Les résultats de cette stratégie parlent d’eux-mêmes : chaque année, parmi les 200 individus formés par Renaissance, 80 % sont placés (de 15 % à 20 % retournent aux études). Ç’a été le cas de Hamid Khoukhi, un conducteur de machinerie lourde qui a suivi le programme de réinsertion en 2009 et trouvé un emploi peu de temps après. « Pour moi, Renaissance, c’est la porte d’entrée du Québec pour les nouveaux arrivants ! s’exclame le Montréalais d’origine algérienne sur un ton enthousiaste. Ils ont outes les solutions ! J’ai appris énormément de choses pendant ma formation : la carte de Montréal, la conduite d’un chariot élévateur, le fonctionnement du marché de l’emploi, la culture québécoise…».

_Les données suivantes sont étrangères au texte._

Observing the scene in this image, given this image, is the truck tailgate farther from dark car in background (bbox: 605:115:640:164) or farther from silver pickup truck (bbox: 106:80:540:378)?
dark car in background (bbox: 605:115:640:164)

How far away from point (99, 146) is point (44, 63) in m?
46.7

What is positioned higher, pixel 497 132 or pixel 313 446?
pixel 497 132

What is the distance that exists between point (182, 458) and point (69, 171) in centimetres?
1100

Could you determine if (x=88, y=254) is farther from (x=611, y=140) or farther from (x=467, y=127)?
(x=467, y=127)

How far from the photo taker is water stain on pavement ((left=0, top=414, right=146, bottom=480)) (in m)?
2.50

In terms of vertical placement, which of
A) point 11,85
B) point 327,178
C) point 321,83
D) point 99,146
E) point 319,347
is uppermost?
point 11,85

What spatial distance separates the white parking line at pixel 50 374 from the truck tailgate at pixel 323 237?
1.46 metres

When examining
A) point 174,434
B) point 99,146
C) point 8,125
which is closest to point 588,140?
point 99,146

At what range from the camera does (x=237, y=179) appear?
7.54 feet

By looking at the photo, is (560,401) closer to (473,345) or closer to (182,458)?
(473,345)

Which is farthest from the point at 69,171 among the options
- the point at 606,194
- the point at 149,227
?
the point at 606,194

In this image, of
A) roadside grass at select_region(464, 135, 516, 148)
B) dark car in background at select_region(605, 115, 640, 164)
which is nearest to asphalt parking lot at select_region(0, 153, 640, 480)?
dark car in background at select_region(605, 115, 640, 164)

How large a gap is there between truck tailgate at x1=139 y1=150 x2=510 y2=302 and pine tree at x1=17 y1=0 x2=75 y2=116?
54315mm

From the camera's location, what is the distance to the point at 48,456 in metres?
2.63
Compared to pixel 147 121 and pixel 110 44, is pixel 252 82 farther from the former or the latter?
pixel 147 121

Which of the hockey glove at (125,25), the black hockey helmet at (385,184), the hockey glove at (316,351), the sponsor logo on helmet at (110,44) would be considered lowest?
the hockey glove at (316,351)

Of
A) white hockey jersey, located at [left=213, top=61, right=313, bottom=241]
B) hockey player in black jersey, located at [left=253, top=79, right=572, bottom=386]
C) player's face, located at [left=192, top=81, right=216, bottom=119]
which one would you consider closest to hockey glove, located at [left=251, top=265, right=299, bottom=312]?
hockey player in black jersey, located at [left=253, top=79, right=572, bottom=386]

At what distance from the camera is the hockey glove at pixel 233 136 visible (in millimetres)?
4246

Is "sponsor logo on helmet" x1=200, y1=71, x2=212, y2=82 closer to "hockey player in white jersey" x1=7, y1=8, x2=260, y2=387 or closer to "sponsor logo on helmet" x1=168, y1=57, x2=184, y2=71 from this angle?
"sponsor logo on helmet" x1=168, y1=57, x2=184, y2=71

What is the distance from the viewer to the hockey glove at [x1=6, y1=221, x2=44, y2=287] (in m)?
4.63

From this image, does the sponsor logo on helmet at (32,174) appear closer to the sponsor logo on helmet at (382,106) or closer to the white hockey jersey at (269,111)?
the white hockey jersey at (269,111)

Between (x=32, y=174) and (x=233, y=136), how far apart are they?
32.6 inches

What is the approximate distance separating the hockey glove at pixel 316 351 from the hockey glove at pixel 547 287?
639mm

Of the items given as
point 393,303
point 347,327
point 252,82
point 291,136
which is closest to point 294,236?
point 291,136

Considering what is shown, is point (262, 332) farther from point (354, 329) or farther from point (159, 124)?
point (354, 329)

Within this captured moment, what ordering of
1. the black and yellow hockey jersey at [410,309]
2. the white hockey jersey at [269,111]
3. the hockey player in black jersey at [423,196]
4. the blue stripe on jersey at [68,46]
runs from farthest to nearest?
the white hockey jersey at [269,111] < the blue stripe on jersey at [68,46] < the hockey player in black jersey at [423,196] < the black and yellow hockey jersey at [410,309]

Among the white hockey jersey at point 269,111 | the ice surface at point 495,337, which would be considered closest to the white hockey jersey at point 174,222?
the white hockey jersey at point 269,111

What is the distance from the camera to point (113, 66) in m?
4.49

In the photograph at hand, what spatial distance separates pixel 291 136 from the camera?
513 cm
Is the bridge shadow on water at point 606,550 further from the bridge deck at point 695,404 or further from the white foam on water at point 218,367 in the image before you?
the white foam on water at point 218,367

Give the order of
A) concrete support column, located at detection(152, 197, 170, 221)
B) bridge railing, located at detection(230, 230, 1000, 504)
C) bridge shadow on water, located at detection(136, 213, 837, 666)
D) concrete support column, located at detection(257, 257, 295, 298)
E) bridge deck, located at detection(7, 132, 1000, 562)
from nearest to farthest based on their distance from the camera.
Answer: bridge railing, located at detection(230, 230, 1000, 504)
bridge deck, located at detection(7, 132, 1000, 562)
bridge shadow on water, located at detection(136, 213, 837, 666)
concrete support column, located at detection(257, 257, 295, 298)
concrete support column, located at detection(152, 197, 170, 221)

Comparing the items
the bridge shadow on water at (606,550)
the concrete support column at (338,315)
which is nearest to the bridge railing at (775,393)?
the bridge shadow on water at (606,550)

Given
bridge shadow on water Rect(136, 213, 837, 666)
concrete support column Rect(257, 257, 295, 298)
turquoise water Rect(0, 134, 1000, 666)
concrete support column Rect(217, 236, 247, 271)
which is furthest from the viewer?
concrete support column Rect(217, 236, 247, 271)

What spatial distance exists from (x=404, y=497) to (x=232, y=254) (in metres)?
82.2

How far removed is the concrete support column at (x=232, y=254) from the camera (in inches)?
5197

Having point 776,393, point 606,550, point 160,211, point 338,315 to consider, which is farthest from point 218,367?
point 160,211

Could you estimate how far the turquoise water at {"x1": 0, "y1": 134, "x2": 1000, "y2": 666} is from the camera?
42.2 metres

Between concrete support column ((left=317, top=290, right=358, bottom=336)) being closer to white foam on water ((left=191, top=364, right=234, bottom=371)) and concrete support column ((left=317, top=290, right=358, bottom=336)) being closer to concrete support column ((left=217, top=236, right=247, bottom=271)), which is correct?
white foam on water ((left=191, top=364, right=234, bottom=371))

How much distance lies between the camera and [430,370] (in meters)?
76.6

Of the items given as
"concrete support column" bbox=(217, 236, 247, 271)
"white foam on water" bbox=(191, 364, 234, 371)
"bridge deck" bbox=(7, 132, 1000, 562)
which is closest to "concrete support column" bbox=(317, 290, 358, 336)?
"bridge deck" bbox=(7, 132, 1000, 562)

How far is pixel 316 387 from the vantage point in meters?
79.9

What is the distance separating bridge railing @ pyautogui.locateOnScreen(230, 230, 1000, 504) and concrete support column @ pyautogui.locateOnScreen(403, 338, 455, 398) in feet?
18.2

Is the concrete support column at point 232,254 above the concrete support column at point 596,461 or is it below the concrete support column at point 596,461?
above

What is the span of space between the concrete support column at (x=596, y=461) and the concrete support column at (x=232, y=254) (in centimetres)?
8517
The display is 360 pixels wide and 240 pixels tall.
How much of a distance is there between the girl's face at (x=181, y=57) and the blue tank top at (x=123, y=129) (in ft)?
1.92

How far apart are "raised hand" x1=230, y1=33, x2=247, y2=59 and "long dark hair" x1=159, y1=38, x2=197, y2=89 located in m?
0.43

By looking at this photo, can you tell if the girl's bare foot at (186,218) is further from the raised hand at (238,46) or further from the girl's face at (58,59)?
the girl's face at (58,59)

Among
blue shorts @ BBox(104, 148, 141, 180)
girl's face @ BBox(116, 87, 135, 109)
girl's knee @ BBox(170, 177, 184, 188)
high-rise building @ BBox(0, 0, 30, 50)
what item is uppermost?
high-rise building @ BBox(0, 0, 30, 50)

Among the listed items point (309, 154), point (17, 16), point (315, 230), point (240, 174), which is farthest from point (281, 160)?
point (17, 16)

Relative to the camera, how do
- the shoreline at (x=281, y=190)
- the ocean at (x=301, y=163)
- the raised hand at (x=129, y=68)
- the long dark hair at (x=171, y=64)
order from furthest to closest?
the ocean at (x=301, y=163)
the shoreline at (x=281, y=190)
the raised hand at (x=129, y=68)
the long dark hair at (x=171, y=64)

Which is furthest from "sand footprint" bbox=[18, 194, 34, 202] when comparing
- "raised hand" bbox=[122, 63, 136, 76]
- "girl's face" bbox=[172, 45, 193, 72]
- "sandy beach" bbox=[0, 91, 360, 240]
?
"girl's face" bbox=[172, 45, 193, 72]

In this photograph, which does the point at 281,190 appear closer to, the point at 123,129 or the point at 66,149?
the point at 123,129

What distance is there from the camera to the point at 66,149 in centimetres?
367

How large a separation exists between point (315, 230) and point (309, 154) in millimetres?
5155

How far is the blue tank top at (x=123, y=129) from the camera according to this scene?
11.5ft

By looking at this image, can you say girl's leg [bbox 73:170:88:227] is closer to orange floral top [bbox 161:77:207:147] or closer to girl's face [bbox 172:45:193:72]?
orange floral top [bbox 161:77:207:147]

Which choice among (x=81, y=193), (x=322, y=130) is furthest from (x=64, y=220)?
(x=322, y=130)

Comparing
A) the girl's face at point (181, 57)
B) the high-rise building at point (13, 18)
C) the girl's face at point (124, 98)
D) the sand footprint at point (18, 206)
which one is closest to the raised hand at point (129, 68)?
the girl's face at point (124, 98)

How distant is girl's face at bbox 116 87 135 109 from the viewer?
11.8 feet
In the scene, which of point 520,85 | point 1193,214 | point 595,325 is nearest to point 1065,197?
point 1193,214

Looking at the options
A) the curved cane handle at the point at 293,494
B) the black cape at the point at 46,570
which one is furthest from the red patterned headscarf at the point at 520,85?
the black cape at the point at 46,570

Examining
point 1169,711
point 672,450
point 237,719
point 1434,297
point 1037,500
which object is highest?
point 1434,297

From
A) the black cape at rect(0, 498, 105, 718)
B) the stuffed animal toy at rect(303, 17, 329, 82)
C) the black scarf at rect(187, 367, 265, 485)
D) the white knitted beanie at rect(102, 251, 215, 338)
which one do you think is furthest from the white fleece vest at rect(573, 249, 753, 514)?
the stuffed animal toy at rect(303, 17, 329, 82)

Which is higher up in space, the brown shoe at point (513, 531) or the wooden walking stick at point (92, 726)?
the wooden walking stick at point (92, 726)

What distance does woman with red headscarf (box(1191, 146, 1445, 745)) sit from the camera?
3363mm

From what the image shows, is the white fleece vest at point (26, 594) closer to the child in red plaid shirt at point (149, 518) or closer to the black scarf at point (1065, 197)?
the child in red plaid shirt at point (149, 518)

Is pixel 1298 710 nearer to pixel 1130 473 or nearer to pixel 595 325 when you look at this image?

Même si la réinsertion socioprofessionnelle est la principale mission de Renaissance, l’organisme se distingue aussi par ses volets écologique et économique. Une fois collectés par Renaissance dans l’un de ses 13 centres de dons, 17 boutiques et librairies et 39 boîtes de dons du Grand Montréal, les vêtements, livres, articles de décoration et autres accessoires sont triés et mis en vente dans les magasins. Les invendus sont ensuite écoulés au centre de liquidation. « Là, c’est complètement fou, on s’arrache carrément les vêtements des mains, s’exclame Pierre Legault. On y trouve beaucoup de petits exportateurs qui envoient la marchandise dans d’autres pays, mais aussi des propriétaires de friperies de l’avenue du Mont-Royal qui s’approvisionnent là, car c’est pas cher. » Et quand il reste encore des invendus, ils sont mis en ballots et liquidés au poids.
Tout ce processus permet ainsi à des milliers de tonnes de biens (près de 9 000 cette année) d’avoir une seconde vie et d’être détournés des sites d’enfouissement. Il permet aussi de financer à 83 % la mission sociale de Renaissance (le reste du financement vient d’Emploi-Québec) et d’offrir à des familles au budget serré l’occasion d’acheter un manteau d’hiver à 15 $ au lieu de 100 $.
« Mais vous savez, ce ne sont plus que les personnes à faible revenu qui viennent chez nous, fait remarquer Pierre Legault. Notre clientèle a changé au fil des années. Le tabou d’acheter usagé est tombé, avec l’arrivée de la simplicité volontaire et de la conscience environnementale. »
Ainsi, de nos jours, on croise dans les magasins Renaissance des jeunes qui y organisent des « sorties de magasinage », ou encore des professionnels sans soucis d’argent qui farfouillent dans les rayons à la recherche d’un beau jeans. Clients et donateurs (près d’un demi-million !) font donc aujourd’hui partie d’une même communauté, constate avec joie Pierre Legault. Comme quoi chez Renaissance tout le monde y gagne.